Sure, renewable energy is great. It is good to have those things. It is good to transition. But that’s not what’s going to save us. We have to get to the very heart of the problem, of this broken system, which is capitalism and colonization. We need to do it and we can.

You can get the book if you’re not indigenous. I don’t know how much sense it’ll make, but it’s pretty good. It explains what that means. Don’t be afraid of decolonization. It can be as simple as planting a garden, honestly. Start there.

Our little kids, our children should be allowed to continue our culture and practice our way of life.

This is one of our Earth Lodges in a modern-day spin that we’re building in our community right now. Because our country, our world, is addicted to oil. We have to admit it. We have to admit the foundation that we’re built on is a bad foundation, and it has to crumble so that we can rebuild it.

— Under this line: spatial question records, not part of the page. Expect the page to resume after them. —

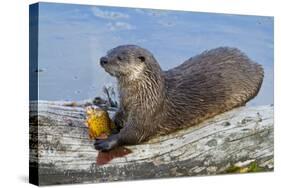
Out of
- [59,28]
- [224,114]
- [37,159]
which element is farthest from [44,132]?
[224,114]

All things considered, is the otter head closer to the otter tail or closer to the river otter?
the river otter

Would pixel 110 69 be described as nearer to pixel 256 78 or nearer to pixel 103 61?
pixel 103 61

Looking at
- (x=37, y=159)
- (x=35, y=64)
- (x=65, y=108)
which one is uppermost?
(x=35, y=64)

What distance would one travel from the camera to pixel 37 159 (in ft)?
31.2

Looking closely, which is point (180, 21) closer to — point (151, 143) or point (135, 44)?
point (135, 44)

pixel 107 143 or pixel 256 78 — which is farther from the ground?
pixel 256 78

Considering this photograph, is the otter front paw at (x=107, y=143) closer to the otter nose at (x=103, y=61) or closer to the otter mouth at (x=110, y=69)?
the otter mouth at (x=110, y=69)

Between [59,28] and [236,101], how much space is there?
299 cm

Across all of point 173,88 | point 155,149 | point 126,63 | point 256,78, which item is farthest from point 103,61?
point 256,78

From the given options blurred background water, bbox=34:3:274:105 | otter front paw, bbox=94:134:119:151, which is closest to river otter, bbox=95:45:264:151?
otter front paw, bbox=94:134:119:151

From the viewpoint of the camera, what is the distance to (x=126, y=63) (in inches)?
390

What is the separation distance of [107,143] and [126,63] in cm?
115

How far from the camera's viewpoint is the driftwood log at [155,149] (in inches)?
376

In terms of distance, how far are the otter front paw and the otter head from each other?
868 mm
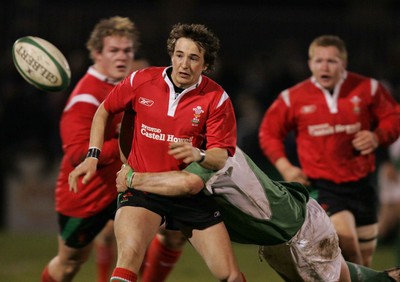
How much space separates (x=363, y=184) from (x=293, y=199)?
146 cm

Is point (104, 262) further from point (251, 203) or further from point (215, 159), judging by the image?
point (215, 159)

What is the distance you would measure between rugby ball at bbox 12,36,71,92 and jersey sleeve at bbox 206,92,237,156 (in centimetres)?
137

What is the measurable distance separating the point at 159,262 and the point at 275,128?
136 cm

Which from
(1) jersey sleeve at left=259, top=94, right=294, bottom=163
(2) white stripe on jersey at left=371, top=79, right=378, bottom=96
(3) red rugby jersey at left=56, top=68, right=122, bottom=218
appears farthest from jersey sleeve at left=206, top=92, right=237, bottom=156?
(2) white stripe on jersey at left=371, top=79, right=378, bottom=96

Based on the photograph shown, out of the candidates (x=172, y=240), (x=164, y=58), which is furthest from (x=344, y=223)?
(x=164, y=58)

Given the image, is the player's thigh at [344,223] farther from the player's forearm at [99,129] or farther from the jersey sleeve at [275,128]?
the player's forearm at [99,129]

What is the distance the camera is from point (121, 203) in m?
5.45

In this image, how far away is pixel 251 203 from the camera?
17.5 ft

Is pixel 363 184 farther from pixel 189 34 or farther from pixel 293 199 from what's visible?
pixel 189 34

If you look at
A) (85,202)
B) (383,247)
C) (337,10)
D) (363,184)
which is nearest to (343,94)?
(363,184)

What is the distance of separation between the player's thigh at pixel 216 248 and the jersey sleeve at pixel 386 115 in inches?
81.6

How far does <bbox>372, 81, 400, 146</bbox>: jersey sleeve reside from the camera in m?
6.96

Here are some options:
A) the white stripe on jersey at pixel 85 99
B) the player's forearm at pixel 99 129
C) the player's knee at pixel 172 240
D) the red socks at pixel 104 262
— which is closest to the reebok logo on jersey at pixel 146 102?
the player's forearm at pixel 99 129

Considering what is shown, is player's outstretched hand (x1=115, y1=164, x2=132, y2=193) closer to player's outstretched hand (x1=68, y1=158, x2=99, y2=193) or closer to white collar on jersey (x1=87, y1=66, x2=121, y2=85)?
player's outstretched hand (x1=68, y1=158, x2=99, y2=193)
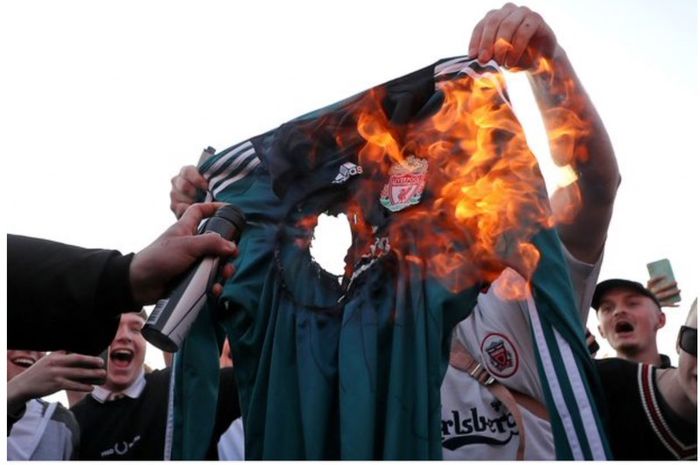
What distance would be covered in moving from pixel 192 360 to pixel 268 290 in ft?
1.07

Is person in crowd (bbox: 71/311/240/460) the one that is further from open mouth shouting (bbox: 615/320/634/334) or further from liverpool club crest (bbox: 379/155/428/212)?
open mouth shouting (bbox: 615/320/634/334)

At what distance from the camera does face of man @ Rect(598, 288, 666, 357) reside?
378 cm

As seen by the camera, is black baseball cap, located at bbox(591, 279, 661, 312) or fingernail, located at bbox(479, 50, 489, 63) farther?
black baseball cap, located at bbox(591, 279, 661, 312)

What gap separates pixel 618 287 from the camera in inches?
159

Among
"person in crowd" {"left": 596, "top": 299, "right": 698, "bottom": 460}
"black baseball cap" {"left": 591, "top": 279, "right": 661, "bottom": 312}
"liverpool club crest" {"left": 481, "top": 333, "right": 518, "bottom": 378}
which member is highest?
"black baseball cap" {"left": 591, "top": 279, "right": 661, "bottom": 312}

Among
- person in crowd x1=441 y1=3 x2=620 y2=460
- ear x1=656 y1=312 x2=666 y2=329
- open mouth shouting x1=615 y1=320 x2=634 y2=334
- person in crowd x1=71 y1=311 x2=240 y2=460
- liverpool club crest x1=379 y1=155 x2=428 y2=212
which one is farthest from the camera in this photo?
ear x1=656 y1=312 x2=666 y2=329

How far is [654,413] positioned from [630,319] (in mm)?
1882

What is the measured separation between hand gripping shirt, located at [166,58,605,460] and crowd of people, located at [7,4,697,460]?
0.11m

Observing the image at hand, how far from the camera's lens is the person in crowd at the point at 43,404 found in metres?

If we have to go to DC and leave our communities and march and say, “Hey, No. 45, you’re insane, and we’re going to do everything we can to get you out,” then we will! Yes! Don’t be afraid. Don’t be afraid and don’t sit on your couch and wait for somebody else to decolonize your own mind because you’re the only one that can decolonize your own mind. I’m sorry. But you have to do some homework.

Please support the Dakota Resource Council, who supports our local Ft. Berthold power group. Please don’t forget about the people on the ground. Dakota Resource Council is in North Dakota trying to do good things, and they need support. And please support us at the Indigenous Environmental Network because it’s for the next seven generations.

If not us, who? If not now, when? We can do this, people. We can do it together.